Core Competence Summary
Responsible for: Multi-platform information capture, cleaning and analysis work
Requirements:
- Familiar with common open source crawler frameworks, such as scrapy / pyspider?
- Understand the principle of cookie-based login, and be familiar with common information extraction techniques , Such as regular expressions, XPath
- Familiar with common anti-crawler technologies, and have certain resistance capabilities
- Experience in distributed crawler architecture*
Byte Beat python crawler engineer 22-40k
Responsible:
- Design and develop a distributed web crawler system, capture and analyze multi-platform information, monitor the crawler progress and alert feedback in real time
- Web page information and APP data extraction, cleaning, and deduplication, etc. Work
Requirements:
- Have a solid algorithm and data structure ability
- Familiar with crawler principles, Familiar with common anti-crawler technologies
- Master the http protocol, familiar with common data extraction technologies such as html, dom, xpath, etc.

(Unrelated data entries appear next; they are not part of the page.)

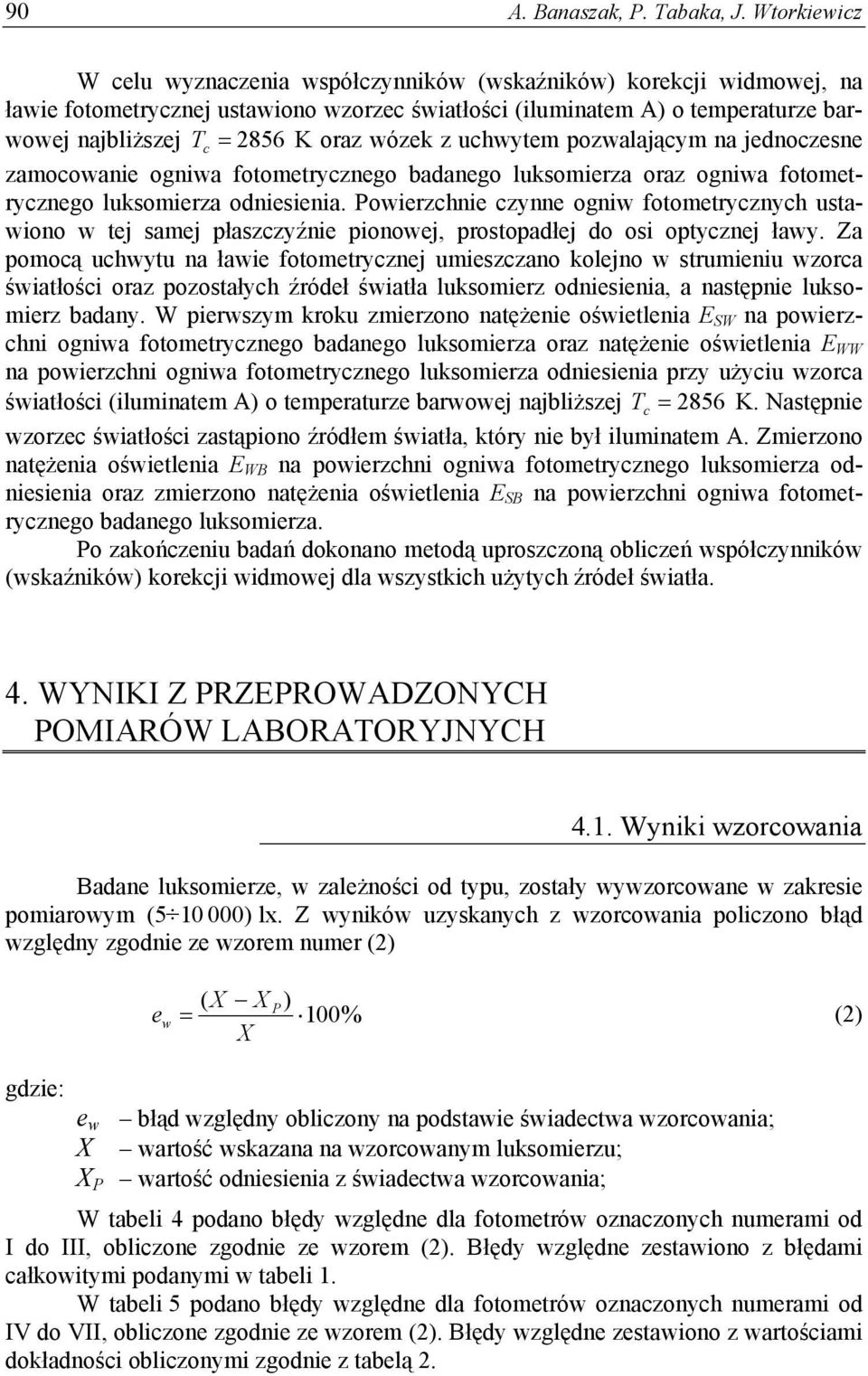 90 A. Banaszak, P. Tabaka, J. Wtorkiewicz

W celu wyznaczenia współczynników (wskaźników) korekcji widmowej, na ławie fotometrycznej ustawiono wzorzec światłości (iluminatem A) o temperaturze barwowej najbliższej $T_c = 2856$ K oraz wózek z uchwytem pozwalającym na jednoczesne zamocowanie ogniwa fotometrycznego badanego luksomierza oraz ogniwa fotometrycznego luksomierza odniesienia. Powierzchnie czynne ogniw fotometrycznych ustawiono w tej samej płaszczyźnie pionowej, prostopadłej do osi optycznej ławy. Za pomocą uchwytu na ławie fotometrycznej umieszczano kolejno w strumieniu wzorca światłości oraz pozostałych źródeł światła luksomierz odniesienia, a następnie luksomierz badany. W pierwszym kroku zmierzono natężenie oświetlenia $E_{SW}$ na powierzchni ogniwa fotometrycznego badanego luksomierza oraz natężenie oświetlenia $E_{WW}$ na powierzchni ogniwa fotometrycznego luksomierza odniesienia przy użyciu wzorca światłości (iluminatem A) o temperaturze barwowej najbliższej $T_c = 2856$ K. Następnie wzorzec światłości zastąpiono źródłem światła, który nie był iluminatem A. Zmierzono natężenia oświetlenia $E_{WB}$ na powierzchni ogniwa fotometrycznego luksomierza odniesienia oraz zmierzono natężenia oświetlenia $E_{SB}$ na powierzchni ogniwa fotometrycznego badanego luksomierza.

Po zakończeniu badań dokonano metodą uproszczoną obliczeń współczynników (wskaźników) korekcji widmowej dla wszystkich użytych źródeł światła.

4. WYNIKI Z PRZEPROWADZONYCH POMIARÓW LABORATORYJNYCH

4.1. Wyniki wzorcowania

Badane luksomierze, w zależności od typu, zostały wywzorcowane w zakresie pomiarowym (5÷10 000) lx. Z wyników uzyskanych z wzorcowania policzono błąd względny zgodnie ze wzorem numer (2)

$e_w = \frac{(X - X_P)}{X} \cdot 100\%$ (2)

gdzie:
$e_w$ – błąd względny obliczony na podstawie świadectwa wzorcowania;
$X$ – wartość wskazana na wzorcowanym luksomierzu;
$X_P$ – wartość odniesienia z świadectwa wzorcowania;

W tabeli 4 podano błędy względne dla fotometrów oznaczonych numerami od I do III, obliczone zgodnie ze wzorem (2). Błędy względne zestawiono z błędami całkowitymi podanymi w tabeli 1.

W tabeli 5 podano błędy względne dla fotometrów oznaczonych numerami od IV do VII, obliczone zgodnie ze wzorem (2). Błędy względne zestawiono z wartościami dokładności obliczonymi zgodnie z tabelą 2.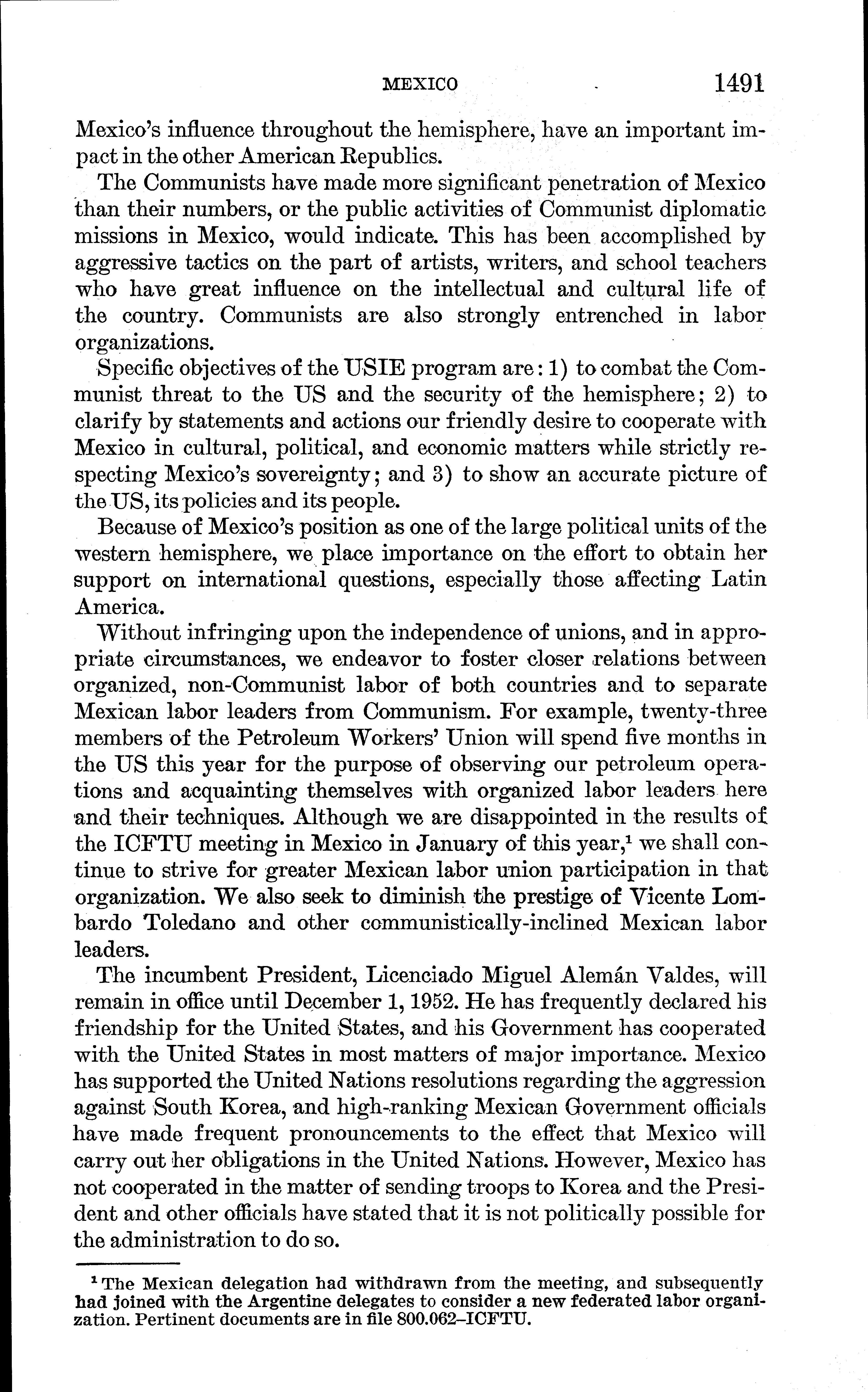 MEXICO 1491

Mexico's influence throughout the hemisphere, have an important impact in the other American Republics.

The Communists have made more significant penetration of Mexico than their numbers, or the public activities of Communist diplomatic missions in Mexico, would indicate. This has been accomplished by aggressive tactics on the part of artists, writers, and school teachers who have great influence on the intellectual and cultural life of the country. Communists are also strongly entrenched in labor organizations.

Specific objectives of the USIE program are: 1) to combat the Communist threat to the US and the security of the hemisphere; 2) to clarify by statements and actions our friendly desire to cooperate with Mexico in cultural, political, and economic matters while strictly respecting Mexico's sovereignty; and 3) to show an accurate picture of the US, its policies and its people.

Because of Mexico's position as one of the large political units of the western hemisphere, we place importance on the effort to obtain her support on international questions, especially those affecting Latin America.

Without infringing upon the independence of unions, and in appropriate circumstances, we endeavor to foster closer relations between organized, non-Communist labor of both countries and to separate Mexican labor leaders from Communism. For example, twenty-three members of the Petroleum Workers' Union will spend five months in the US this year for the purpose of observing our petroleum operations and acquainting themselves with organized labor leaders here and their techniques. Although we are disappointed in the results of the ICFTU meeting in Mexico in January of this year,$^1$ we shall continue to strive for greater Mexican labor union participation in that organization. We also seek to diminish the prestige of Vicente Lombardo Toledano and other communistically-inclined Mexican labor leaders.

The incumbent President, Licenciado Miguel Alemán Valdes, will remain in office until December 1, 1952. He has frequently declared his friendship for the United States, and his Government has cooperated with the United States in most matters of major importance. Mexico has supported the United Nations resolutions regarding the aggression against South Korea, and high-ranking Mexican Government officials have made frequent pronouncements to the effect that Mexico will carry out her obligations in the United Nations. However, Mexico has not cooperated in the matter of sending troops to Korea and the President and other officials have stated that it is not politically possible for the administration to do so.

$^1$ The Mexican delegation had withdrawn from the meeting, and subsequently had joined with the Argentine delegates to consider a new federated labor organization. Pertinent documents are in file 800.062–ICFTU.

- Persons with experience in large-scale data processing, data mining, information extraction, etc. Priority
Xiaomi Data Crawler Engineer 20-40k
Responsible: p>
- Responsible for the design and development of a distributed web crawler system, for the capture and analysis of multi-platform information
- Responsible for the extraction of page content for web search, and the filter weight under the search field ( simhash/minhash), clustering, anti-spam, page analysis, tags, classifiers (Bayes/Bayes/LR/SVM), data mining, etc., to improve the crawling efficiency of the platform
- Participate in crawlers Core algorithm and strategy optimization, familiar with the scheduling strategy of the collection system
- Real-time monitoring of crawler progress and alert feedback
Requirements:
- Familiar with Linux system, mastering languages such as Python
- Mastering the principle of web crawling And technology, understand the principle of cookie-based login, and be familiar with web page information extraction technologies based on regular expressions, XPath, CSS, etc.
- Familiar with the entire crawler design and implementation process, have experience in large-scale web information extraction and development, and be familiar with Various anti-crawler technologies, with experience in distributed crawler architecture
- The ability to link analysis (pagerank, trustrank), feature extraction (page quality, authority, topic, linear/non-linear regression, LDA), etc. is preferred
NetEase Crawler Engineer 12-24k
Responsible:
< ul>
Requirements:< /p>
- Proficient in python, computer networks, proficient in multi-threading, familiar with common crawler frameworks such as Scrapy;
- Familiar with Linux operations, regular expressions, MySQL, MongoDB and other common databases, understand Various Web front-end technologies;
- Can solve the problems of account closure, IP closure, verification code recognition, image recognition, etc.;
Scallop Crawler Engineer 8-16k
Responsible:
- Develop a distributed web crawler system to capture information on multiple platforms and Analysis work?
- Responsible for web page information and App data extraction and deduplication work?
- Cooperate with algorithm posts to complete ETL related tasks
Requirements:
- Master the principles and technologies of web crawling, understand the principles of cookie-based login, and be familiar with web information extraction technologies based on regular expressions and XPath?
- Solid coding ability and algorithm foundation, familiar with Python / Shell development under Linux
< li>Familiar with commonly used open source crawler frameworks, such as scrapy / pyspider?